Ileana Hochmann (Buenos Aires, 1945) comenzó, a partir de los ocho años, a vivir dividida entre dos culturas, dos idiosincrasias, rodeada siempre el agua, entre la “sensualidad y movimiento” de Río de Janeiro y una Buenos Aires más “rígida”, dice en este encuentro con Infobae Cultura en su taller de Barracas.
A partir del 6 de junio, la artista visual argentina-brasileña presentará su retrospectiva, “Tercera Margen”, en la que reúne obras de sus 60 años de trabajo en el Espacio Cultural de la Embajada de Brasil en Argentina - Palacio Pereda.
Pero fue en Río de Janeiro donde comenzó su carrera profesional con 16 años, en los talleres del Museo de Arte Moderno, para luego continuar en la Escuela Nacional de Bellas Artes y la Escuela de Artes Visuales de Parque Lage. Allí, también tuvo como maestro al reconocido pintor, grabador y serígrafo Dionisio del Santo.
Hochmann, que participó de la escena carioca tropicalista de los años 60 y 70, participó de numerosas exposiciones, entre ellas GRITO junto a artistas como Antonio Dias, Rubens Gerchman, Anna Maria Maiolino, Iberê Camargo, Adriana Varejao y Ligia Texeira. En 2008, regresó a la Argentina para su primera exposición individual y expuso además en Copenhague, Colonia, Roma y París.
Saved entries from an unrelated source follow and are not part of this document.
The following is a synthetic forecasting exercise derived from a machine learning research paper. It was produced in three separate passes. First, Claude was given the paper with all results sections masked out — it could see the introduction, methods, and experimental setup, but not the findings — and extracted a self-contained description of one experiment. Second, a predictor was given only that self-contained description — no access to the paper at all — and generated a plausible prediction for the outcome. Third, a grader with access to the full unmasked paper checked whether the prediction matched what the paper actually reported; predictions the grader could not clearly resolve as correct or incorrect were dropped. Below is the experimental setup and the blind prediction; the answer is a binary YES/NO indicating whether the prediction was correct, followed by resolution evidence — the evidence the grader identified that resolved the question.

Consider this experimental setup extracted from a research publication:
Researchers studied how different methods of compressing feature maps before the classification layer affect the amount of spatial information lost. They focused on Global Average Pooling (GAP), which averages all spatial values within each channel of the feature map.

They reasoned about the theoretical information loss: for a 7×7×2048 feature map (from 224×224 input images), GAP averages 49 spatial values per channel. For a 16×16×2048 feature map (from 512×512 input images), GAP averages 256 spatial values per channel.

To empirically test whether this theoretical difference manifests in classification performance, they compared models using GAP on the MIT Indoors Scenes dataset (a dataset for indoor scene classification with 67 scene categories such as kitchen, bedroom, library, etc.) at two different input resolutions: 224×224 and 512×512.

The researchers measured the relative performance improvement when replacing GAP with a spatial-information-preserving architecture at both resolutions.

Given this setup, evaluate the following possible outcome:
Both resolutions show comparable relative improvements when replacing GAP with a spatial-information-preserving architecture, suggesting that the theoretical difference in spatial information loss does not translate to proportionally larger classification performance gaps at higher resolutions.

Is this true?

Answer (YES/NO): NO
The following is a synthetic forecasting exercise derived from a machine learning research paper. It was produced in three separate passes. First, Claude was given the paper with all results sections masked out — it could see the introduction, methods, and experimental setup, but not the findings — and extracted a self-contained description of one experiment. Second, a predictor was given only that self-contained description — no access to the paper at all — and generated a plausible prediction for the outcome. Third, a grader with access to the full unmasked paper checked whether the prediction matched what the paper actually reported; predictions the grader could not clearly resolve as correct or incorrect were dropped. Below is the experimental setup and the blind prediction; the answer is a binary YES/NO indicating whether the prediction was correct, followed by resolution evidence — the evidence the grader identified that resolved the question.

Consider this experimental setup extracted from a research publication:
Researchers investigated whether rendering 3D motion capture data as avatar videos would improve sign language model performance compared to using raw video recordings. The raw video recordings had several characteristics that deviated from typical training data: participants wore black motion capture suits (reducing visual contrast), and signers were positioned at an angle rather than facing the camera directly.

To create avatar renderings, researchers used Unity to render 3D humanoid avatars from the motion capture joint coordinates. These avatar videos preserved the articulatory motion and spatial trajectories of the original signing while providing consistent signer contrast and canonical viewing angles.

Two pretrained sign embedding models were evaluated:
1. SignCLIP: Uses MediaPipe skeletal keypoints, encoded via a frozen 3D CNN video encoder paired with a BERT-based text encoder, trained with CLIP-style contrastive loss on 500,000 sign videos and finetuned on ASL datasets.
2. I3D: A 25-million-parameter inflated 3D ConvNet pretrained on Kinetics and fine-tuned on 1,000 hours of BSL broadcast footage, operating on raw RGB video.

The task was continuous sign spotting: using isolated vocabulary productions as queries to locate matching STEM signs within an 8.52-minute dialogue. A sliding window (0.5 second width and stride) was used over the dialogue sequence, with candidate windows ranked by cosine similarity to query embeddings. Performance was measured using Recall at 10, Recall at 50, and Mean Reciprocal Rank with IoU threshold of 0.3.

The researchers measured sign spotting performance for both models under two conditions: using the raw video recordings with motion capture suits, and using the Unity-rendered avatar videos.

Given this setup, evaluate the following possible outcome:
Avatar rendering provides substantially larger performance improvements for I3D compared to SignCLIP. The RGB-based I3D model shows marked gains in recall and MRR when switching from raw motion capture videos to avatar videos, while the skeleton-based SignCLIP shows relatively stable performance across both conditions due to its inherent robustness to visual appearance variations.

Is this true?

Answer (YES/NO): NO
La muestra, que cuenta con curaduría de Eugenia Baro, reúne más de 80 obras, entre las que se incluyen dibujos, serigrafías, textiles, objetos, fotografías, mantos y videos, realizadas desde los años 60 hasta la actualidad. Las piezas, muchas de ellas inéditas, conforman 4 ejes: “Línea - Dibujos 60/70″, con obras que traen al presente el espíritu del Tropicalismo; “Plano/color”, con serigrafías únicas y serigrafía Experimental; “Volúmen/texturas”, con sus nudos, objetos y collages, y “Cuerpo”, con las series de ‘Fiz das tripas, corazón’, ‘Pandemia/Pospandemia: Viscerales’ y ‘Desnudez’, entre otras.
— Comentabas que no va a ser una retrospectiva común, ¿a qué te referís?
— Sí, la Embajada de Brasil me hizo una invitación. Saben que soy argentina, pero en realidad ellos me consideran brasileña-argentina, porque prácticamente toda mi vida de arte fue allá. Recién en estos últimos años comencé a trabajar acá. La idea principalmente es presentar una retrospectiva de 60 años a través tiene distintos ejes, pero que de repente te des de cara con algo totalmente inesperado en relación a lo que es la obra en general.
— Hay una frase tuya, en la que decís te sentís un poco “una heredera de la Semana del Arte Moderno del ‘22 y de la antropofagia”, pero a la vez, habiendo vivido en Río, sos más de la generación del 70, del Tropicalismo, ¿cómo convive eso en tu obra?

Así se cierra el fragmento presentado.